Tuesday, September 23, 2014

Saat Ia Menari - a translation

Cerita pendek ini adalah terjemahan bebas dari During the Dance karya Mark Lawrence, ditulis dengan izin pengarangnya. 

Ayah berhenti minum-minum di hari adik perempuanku lahir. Beliau memanggilnya malaikat, dan bir tak lagi mendekatinya sampai adikku meninggal. Ayah datang ke pemakaman sambil mabuk, menangis dan meraung, cukup keras untuk dua orangtua, cukup lantang untuk menutupi diamnya Mam. Pada akhirnya, orang-orang harus menahannya, atau beliau akan melompat ke kuburan. Bakal terlihat cukup konyol, seorang pria dewasa masuk ke dalam lubang sempit itu. Aku membayangkannya, beliau terjepit terbalik di liang lahat, kakinya bergerak di udara, dan tawa tahu-tahu menyerangku, begitu ganas sampai tenggorokanku sakit.

“Sssttt, Nak.” Paman Jim memegang bahuku. “Diam, Sammy.” 

“Tutup mulutnya.” Kata Bibi Grace. Bulat, brutal, dan marah.

Aku tak bisa berhenti, tentu saja. Histeria menangkapku, dan gelak memekik di sekujur tubuh.

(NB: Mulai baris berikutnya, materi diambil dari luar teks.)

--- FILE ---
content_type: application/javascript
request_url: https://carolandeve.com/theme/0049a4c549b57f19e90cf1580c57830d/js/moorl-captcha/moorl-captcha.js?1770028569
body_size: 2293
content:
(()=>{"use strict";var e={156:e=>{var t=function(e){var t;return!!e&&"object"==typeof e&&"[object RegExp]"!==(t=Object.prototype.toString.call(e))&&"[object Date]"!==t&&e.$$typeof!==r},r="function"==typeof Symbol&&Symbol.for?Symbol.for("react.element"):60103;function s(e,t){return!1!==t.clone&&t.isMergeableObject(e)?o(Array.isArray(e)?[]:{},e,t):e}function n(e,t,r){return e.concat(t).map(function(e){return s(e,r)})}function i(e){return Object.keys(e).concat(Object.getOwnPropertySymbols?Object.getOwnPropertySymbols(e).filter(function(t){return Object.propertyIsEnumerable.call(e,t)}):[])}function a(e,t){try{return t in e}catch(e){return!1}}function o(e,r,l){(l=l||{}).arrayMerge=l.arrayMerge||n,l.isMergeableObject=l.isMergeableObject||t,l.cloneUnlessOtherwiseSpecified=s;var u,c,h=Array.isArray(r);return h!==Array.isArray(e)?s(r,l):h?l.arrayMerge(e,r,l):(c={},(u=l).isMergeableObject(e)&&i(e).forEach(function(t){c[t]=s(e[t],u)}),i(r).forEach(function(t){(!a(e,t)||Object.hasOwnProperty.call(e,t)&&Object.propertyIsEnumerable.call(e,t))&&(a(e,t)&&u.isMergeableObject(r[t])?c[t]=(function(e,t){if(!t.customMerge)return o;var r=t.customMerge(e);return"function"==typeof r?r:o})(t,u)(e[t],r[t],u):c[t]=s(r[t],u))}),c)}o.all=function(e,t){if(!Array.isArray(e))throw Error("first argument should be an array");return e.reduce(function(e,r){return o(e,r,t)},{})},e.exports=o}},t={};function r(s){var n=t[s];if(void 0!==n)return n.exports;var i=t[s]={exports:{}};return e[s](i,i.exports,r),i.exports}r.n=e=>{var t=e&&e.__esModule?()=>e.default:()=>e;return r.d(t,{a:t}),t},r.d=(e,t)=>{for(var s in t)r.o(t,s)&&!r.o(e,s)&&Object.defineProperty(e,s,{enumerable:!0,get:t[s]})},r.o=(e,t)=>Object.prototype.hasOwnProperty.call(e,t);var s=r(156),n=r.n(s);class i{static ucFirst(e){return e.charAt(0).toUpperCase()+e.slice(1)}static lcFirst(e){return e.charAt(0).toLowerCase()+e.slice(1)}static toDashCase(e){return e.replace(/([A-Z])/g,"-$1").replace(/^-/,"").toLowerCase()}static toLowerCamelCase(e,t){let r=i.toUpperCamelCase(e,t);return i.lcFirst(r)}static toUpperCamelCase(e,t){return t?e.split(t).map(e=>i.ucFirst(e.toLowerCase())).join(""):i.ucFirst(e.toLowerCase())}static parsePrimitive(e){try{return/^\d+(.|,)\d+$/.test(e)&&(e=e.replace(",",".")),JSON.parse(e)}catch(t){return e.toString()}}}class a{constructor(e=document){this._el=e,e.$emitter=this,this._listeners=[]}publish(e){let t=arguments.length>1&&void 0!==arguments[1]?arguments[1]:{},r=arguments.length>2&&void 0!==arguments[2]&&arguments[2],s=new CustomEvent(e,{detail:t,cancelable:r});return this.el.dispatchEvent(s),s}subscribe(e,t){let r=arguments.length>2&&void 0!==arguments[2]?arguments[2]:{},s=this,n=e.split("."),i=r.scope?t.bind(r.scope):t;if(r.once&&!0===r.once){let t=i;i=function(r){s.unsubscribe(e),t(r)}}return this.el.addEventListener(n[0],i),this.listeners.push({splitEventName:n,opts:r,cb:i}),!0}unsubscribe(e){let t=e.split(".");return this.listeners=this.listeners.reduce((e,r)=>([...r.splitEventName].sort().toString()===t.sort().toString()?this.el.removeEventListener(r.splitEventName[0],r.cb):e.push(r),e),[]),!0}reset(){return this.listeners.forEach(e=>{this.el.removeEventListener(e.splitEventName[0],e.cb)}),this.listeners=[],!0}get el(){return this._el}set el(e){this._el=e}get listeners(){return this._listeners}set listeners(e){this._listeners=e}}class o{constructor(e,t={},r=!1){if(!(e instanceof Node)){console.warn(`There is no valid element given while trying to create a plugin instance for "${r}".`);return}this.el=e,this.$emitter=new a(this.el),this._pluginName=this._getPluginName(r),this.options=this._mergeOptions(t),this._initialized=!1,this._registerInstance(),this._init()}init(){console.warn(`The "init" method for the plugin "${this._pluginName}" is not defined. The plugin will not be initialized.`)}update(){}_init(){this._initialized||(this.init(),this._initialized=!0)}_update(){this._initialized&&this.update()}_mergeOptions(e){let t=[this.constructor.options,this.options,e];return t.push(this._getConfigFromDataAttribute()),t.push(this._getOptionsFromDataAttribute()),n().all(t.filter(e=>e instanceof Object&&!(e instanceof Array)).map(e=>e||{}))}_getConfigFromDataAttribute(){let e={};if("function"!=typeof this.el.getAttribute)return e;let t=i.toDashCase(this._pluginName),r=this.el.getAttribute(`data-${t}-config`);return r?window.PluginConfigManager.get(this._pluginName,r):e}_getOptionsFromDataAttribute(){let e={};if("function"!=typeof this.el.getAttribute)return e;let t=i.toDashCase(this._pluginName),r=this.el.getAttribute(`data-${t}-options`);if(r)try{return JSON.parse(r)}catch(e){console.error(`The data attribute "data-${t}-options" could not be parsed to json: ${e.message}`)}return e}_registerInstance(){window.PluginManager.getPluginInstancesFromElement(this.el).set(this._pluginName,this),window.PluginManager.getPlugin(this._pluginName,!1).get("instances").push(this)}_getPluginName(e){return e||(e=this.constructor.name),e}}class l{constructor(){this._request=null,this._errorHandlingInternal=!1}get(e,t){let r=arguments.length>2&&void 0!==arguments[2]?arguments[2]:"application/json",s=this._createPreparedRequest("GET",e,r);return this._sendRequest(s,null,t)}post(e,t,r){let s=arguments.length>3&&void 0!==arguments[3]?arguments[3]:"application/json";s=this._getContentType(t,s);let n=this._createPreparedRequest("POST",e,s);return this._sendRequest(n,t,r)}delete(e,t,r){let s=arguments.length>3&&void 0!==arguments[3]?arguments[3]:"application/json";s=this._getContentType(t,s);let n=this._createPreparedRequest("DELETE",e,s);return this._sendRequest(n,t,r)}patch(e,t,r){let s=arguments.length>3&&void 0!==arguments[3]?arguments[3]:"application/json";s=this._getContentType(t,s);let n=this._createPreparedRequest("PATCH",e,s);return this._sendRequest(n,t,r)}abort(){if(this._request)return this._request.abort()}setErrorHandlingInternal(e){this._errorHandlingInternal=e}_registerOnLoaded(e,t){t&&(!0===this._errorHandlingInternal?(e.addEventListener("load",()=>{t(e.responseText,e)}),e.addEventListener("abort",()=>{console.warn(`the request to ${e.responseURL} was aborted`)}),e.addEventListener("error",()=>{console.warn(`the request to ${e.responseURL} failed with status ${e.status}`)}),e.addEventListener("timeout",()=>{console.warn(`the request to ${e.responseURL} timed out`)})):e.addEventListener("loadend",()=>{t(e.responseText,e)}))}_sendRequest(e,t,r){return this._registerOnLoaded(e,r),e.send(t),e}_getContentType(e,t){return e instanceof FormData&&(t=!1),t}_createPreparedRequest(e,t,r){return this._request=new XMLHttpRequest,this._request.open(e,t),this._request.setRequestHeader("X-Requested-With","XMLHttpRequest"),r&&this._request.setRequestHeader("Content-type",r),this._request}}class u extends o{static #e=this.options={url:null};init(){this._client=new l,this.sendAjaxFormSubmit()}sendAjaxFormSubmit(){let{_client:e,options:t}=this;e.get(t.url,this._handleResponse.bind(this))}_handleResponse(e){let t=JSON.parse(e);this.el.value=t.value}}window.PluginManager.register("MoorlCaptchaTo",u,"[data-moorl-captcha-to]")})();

Ayah, Mam, dan aku. Kami menjadi trio, dan dalam baju duka pinjaman kami, Ayah mengutuk Tuhan yang telah mengambil putrinya, aku yang masih terbahak sampai airmata menuruni pipiku, dan Mam bergerak sangat pelan akibat luka tak kasatmata di dalam dirinya, tiap otot beradu satu sama lain, dan tak ada suara keluar dari balik barisan giginya.

Me-me datang ke dunia ini lima tahun setelah aku. Ia datang di karpet yang sama, dalam ruangan yang sama. Kami hidup dalam kehidupan yang sama pula, tapi entah bagaimana hidupnya lebih dalam dan manis. Mam memanggilnya Martha, diambil dari nama depan Nenek Robbins, dan pendeta gereja St. Luke di Bethnal Green memercikkan air suci padanya supaya Tuhan juga mengenali namanya. Kupikir itu aneh, karena Tuhan tahu segalanya, dan karena tidak ada yang memanggil Martha setelah itu.

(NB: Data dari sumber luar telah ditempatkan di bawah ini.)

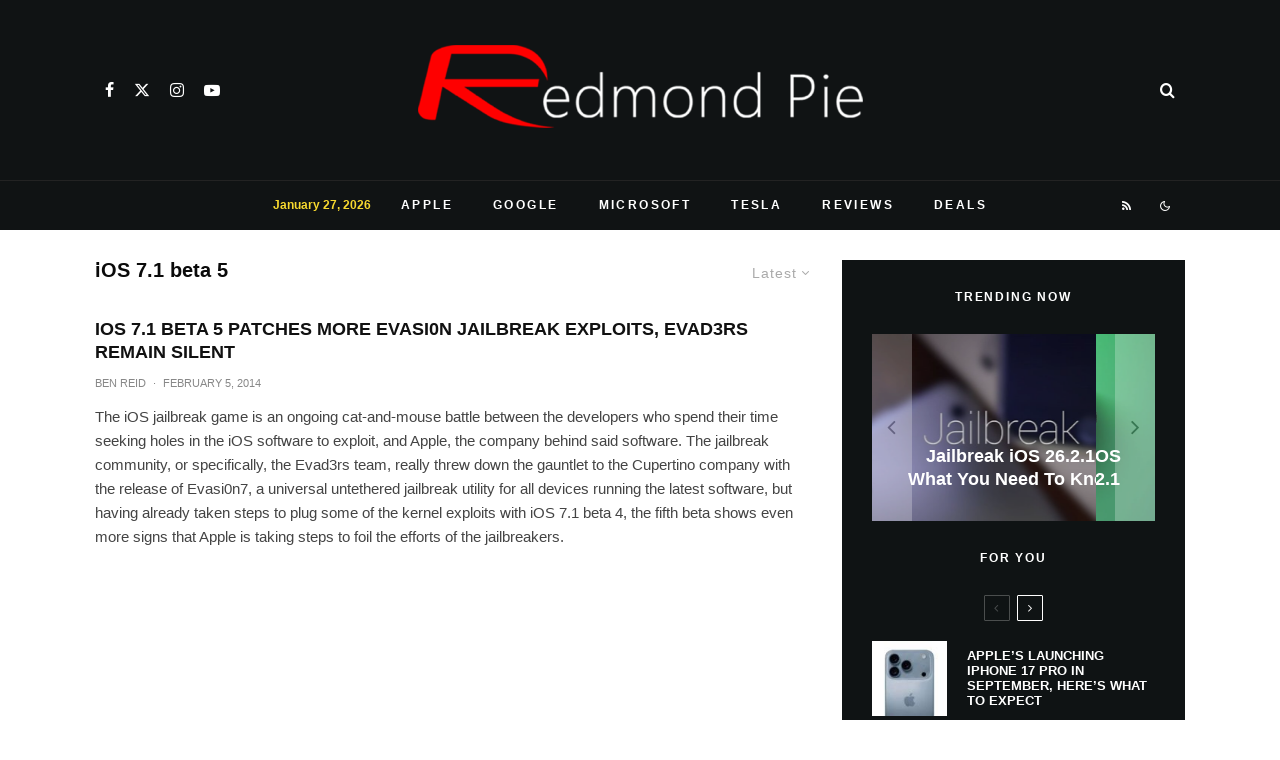

--- FILE ---
content_type: application/javascript; charset=utf-8
request_url: https://fundingchoicesmessages.google.com/f/AGSKWxW4EHrt7rFubwry4TzsSzIsD9OHLjbznHlF914Gr2HRE86X6975vjjKSqaSnECQXDEHtnKOE5Q2uoN-wvN32yHSvXZHbALD0nl7bvNb59ZTCD1vWTvqjfhw9fEOmErP0bkviWGFAOIRZlTe1IWdz-0SFV8JOOM6tBTw29YvA0lw-KSrh0a03V91Qp70/_=336x280;/ad_paper_?wppaszoneid=/adv/adriver/nb/frontale.
body_size: -1285
content:
window['b962e5e8-a0e3-4e6b-874f-07a8d5cddf76'] = true;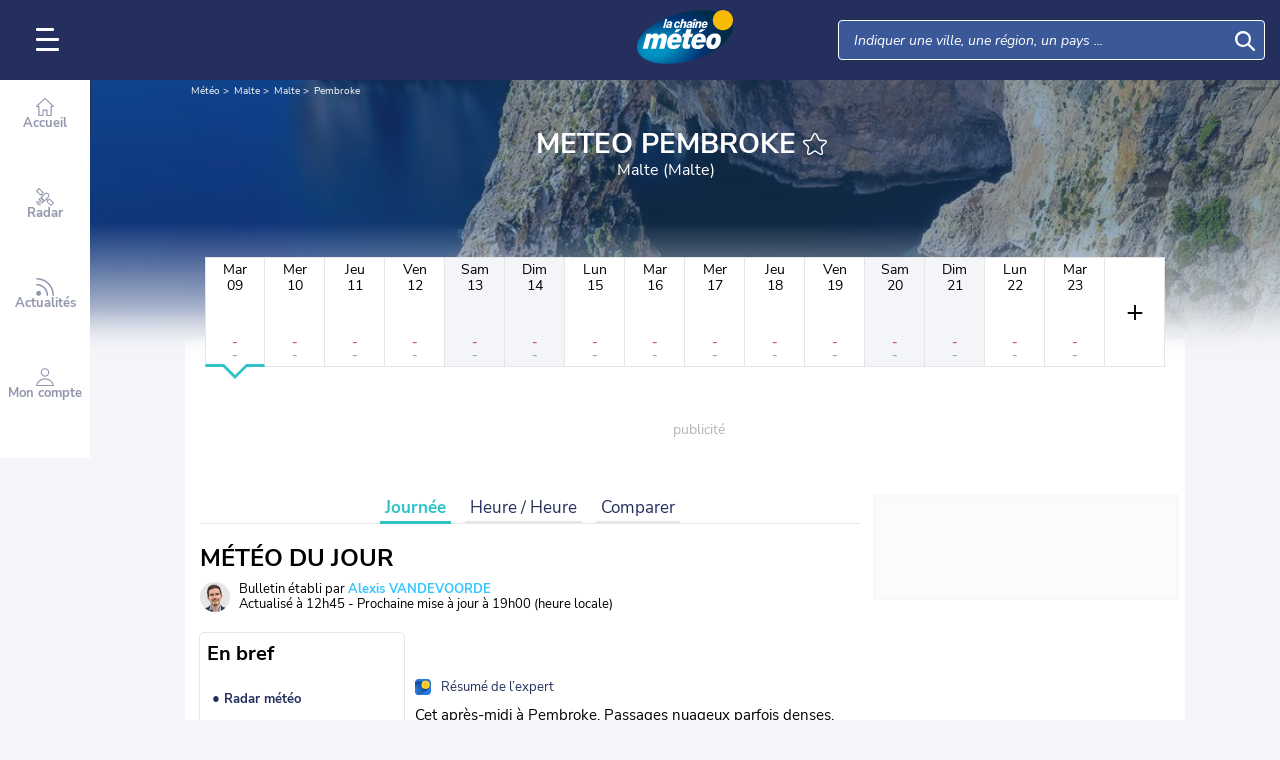

--- FILE ---
content_type: application/javascript
request_url: https://www.lachainemeteo.com/build/historical.2b73ded781aaf1814e7c.js
body_size: 1017
content:
(()=>{"use strict";var i;i=function(){function i(){this._historical=[],this._cookieName="laChaineMeteoHistoSearch",this._cookieSeparator=",",this._cookieDomain="",this._uniqueList=[],this._limitItems=7,this._cookieLifeTime=365}return i.prototype.load=function(){var i=this;evt.listen("cookiesLoaded",function(){i.run()})},i.prototype.run=function(){var i=this,t=window.lcm.cookie.get(this._cookieName);if(_log({module:"Historical-vip",data:t,type:"error"}),null!==t&&""!==t){var e=t.split(this._cookieSeparator);_log({module:"Historical-vip",data:e,type:"error"});for(var o=!1,s=!1,r=[],n=!1,a=null,l=0;l<e.length;l++){if(null===(a=this._convertStringToObj(e[l]))){n=!0;break}if(!1===this._isDuplicateValue(a))r.length>this._limitItems-1&&(r.pop(),s=!0),r.push(a);else{var h=r.findIndex(function(t){return i._isSameItem(t,a)});-1!==h&&(r.splice(h,1),r.push(a)),o=!0}}n&&(window.lcm.cookie.delete(this._cookieName),r=[]),this._historical=r,(o||s)&&this._saveCookie()}else this._historical=[];evt.dispatch("historical_completed")},i.prototype._convertStringToObj=function(i){var t=null,e=i.split("_");return void 0!==e[2]&&(t={query:i.substring(e[0].length+e[1].length+2),entity:e[0]+"_"+e[1]}),t},i.prototype._isDuplicateValue=function(i){var t=this._uniqueList.includes(i.entity);return t||this._uniqueList.push(i.entity),t},i.prototype._saveCookie=function(){var i,t=[],e=" ";if(this._historical.length>0){for(var o=0;o<this._historical.length;o++)t.push("".concat(this._historical[o].entity,"_").concat(this._historical[o].query));e=t.join(this._cookieSeparator)}(null===(i=window.lcm.user.getProfile())||void 0===i?void 0:i.isVip)?window.lcm.cookie.setForVIP({name:this._cookieName,value:e,days:this._cookieLifeTime,isSession:!0,forceDomain:this._cookieDomain}):window.lcm.cookie.set({name:this._cookieName,value:e,days:this._cookieLifeTime,isSession:!1,forceDomain:this._cookieDomain})},i.prototype.loadEvents=function(){_log({module:"Historical",data:"loadEvents",type:"deprecated"})},i.prototype.getHistorical=function(){return this._historical},i.prototype.setCookieDomain=function(i){return this._cookieDomain=i,this},i.prototype.add=function(i){var t=this;if(i){var e=this._convertStringToObj(i);if(e&&!this._isExist(e))this._historical.unshift(e),this._checkMaxSize(),this._saveCookie();else if(null!==e){var o=this._historical.findIndex(function(i){return t._isSameItem(i,e)});-1!==o&&(this._historical.splice(o,1),this._historical.unshift(e),this._saveCookie())}}},i.prototype.removeByQuery=function(i){if(i){var t=this.indexOf("query",i),e=null;if(-1!==t)return _log({module:"Historical",data:["[removeByQuery]",e]}),e=this._historical.splice(t,1),evt.dispatch("historical_update"),this._saveCookie(),e[0]}return null},i.prototype.removeAll=function(){this._historical=[],this._saveCookie()},i.prototype.indexOf=function(i,t){["entity","query"].includes(i)||_log({module:"Historical",data:['[search] "by" parameter is not valid'],type:"warning"});for(var e=0;e<this._historical.length;e++)if(this._historical[e][i]===t)return e;return-1},i.prototype._checkMaxSize=function(){this._historical.length>this._limitItems-1&&this._historical.pop()},i.prototype._isExist=function(i){if(null===i)return!1;var t=!1;if(null!==this._historical)for(var e=0;e<this._historical.length;e++)if(this._historical[e].entity===i.entity){t=!0;break}return t},i.prototype._isSameItem=function(i,t){var e=!1;return null!==t&&(e=i.entity===t.entity&&i.query===t.query),_log({module:"histo",data:[i,t]}),e},i}(),window.lcm.historical=new i})();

Mam menyebutnya sebuah berkah, serta belahan hatinya. Ayah memanggilnya malaikat. Beliau akan menimang-nimangnya, jam demi jam, ketika batubara membakar rendah perapian di hari pertama musim dingin. Beliau menjilati jarinya dan memelintir rambut adikku menjadi spiral hitam di dahinya, dan ia tetawa lalu mencoba meraih tangan beliau. Seiring berjalannya waktu adikku menamai dirinya sendiri, dengan kata pertamanya. Me-me.

Aku mengunjungi kamar itu lagi setelah kami menguburnya. Kamar tempat kami berempat tidur, dan sekarang bertiga. Aku duduk di atas karpet, kelabu, berjejakkan pola berlian di atas kain empuk yang kusam. Kami berdua dilahirkan di sini, aku merengek pada dunia, memberitahunya agar baik-baik padaku, kata Mam. Me-me lesu dan sunyi sampai Ayah berseru lantang, apa dia mati? Oh Yesus! Tapi dia terbatuk, dan membuka mata paling biru yang pernah ada.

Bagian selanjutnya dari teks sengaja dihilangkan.